Instructions to follow
Every entry should appear in your answer exactly as it does here.

Information supplied

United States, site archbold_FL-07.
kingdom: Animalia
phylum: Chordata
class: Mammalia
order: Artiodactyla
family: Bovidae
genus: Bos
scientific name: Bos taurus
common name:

Result below
United States, site archbold_FL-07.
kingdom: Animalia
phylum: Chordata
class: Mammalia
order: Artiodactyla
family: Bovidae
genus: Bos
scientific name: Bos taurus
common name:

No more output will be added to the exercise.